What is being asked »
Can you copy out the data word for word, beginning at the line that contains "Looking at point" and stopping after the final line of the data?

Raw data »
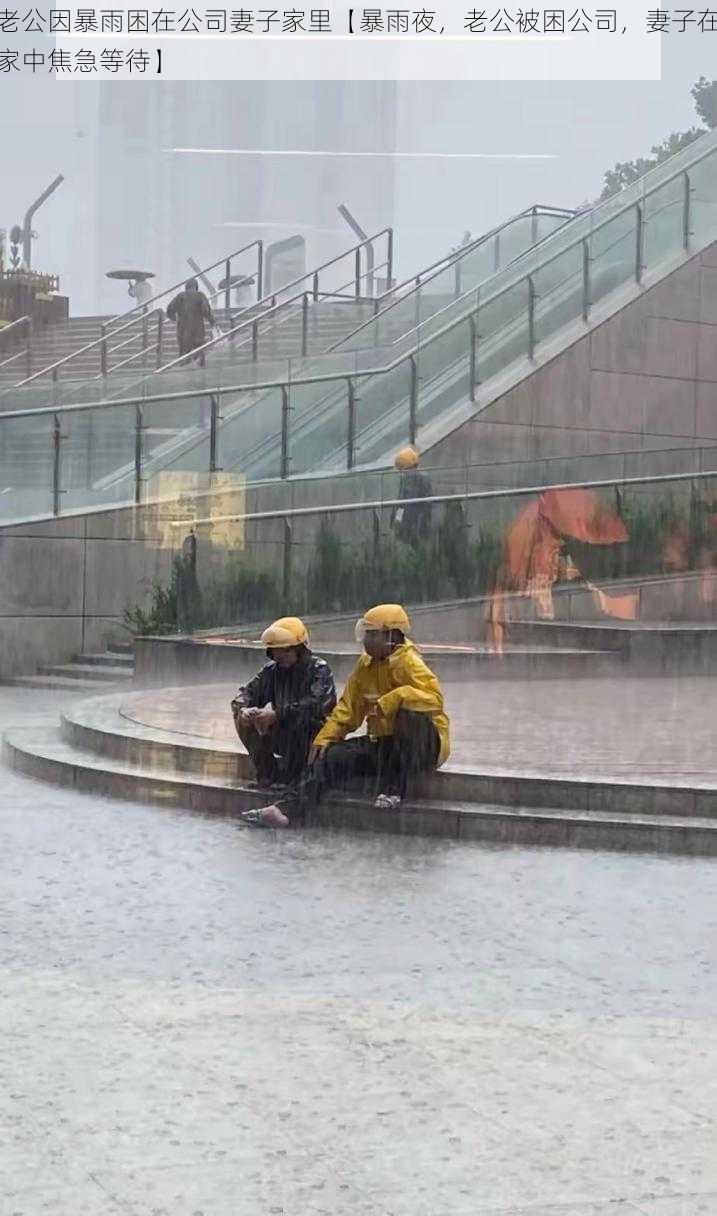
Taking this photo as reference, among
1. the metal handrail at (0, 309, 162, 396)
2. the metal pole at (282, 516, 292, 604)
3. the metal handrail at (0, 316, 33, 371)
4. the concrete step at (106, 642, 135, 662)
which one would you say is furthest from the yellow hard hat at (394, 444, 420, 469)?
the metal handrail at (0, 316, 33, 371)

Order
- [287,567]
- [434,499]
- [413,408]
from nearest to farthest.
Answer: [287,567] < [434,499] < [413,408]

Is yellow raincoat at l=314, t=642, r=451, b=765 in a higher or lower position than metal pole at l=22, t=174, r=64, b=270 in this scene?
lower

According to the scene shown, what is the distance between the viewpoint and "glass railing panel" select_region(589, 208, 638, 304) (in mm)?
22094

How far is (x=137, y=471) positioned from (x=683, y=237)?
8387 mm

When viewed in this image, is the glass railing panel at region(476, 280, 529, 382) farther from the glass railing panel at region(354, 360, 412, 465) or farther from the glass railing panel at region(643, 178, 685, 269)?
the glass railing panel at region(643, 178, 685, 269)

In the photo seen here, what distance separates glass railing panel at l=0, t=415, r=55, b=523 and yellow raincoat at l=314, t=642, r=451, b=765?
9735mm

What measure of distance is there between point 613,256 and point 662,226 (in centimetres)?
93

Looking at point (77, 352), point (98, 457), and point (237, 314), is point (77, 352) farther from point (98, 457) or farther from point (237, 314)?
point (98, 457)

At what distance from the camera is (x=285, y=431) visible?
19.0 meters

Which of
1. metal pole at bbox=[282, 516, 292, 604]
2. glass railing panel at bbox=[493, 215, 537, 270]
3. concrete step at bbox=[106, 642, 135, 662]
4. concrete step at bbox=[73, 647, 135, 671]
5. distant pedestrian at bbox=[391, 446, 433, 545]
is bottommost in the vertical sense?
concrete step at bbox=[73, 647, 135, 671]

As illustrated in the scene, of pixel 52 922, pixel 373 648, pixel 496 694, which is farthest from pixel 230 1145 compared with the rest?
pixel 496 694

Final result »
Looking at point (77, 352), point (98, 457), and point (237, 314), is point (77, 352) farther from point (98, 457) or farther from point (237, 314)?
point (98, 457)

At what distance from the camera is (x=285, y=431) visible?
19.0 meters

Which of
1. metal pole at bbox=[282, 516, 292, 604]
2. glass railing panel at bbox=[493, 215, 537, 270]
3. concrete step at bbox=[106, 642, 135, 662]
4. concrete step at bbox=[73, 647, 135, 671]
5. distant pedestrian at bbox=[391, 446, 433, 545]
is bottommost in the vertical sense?
concrete step at bbox=[73, 647, 135, 671]

As illustrated in the scene, of pixel 52 922, pixel 373 648, pixel 496 694, which is farthest from pixel 230 1145 compared with the rest?
pixel 496 694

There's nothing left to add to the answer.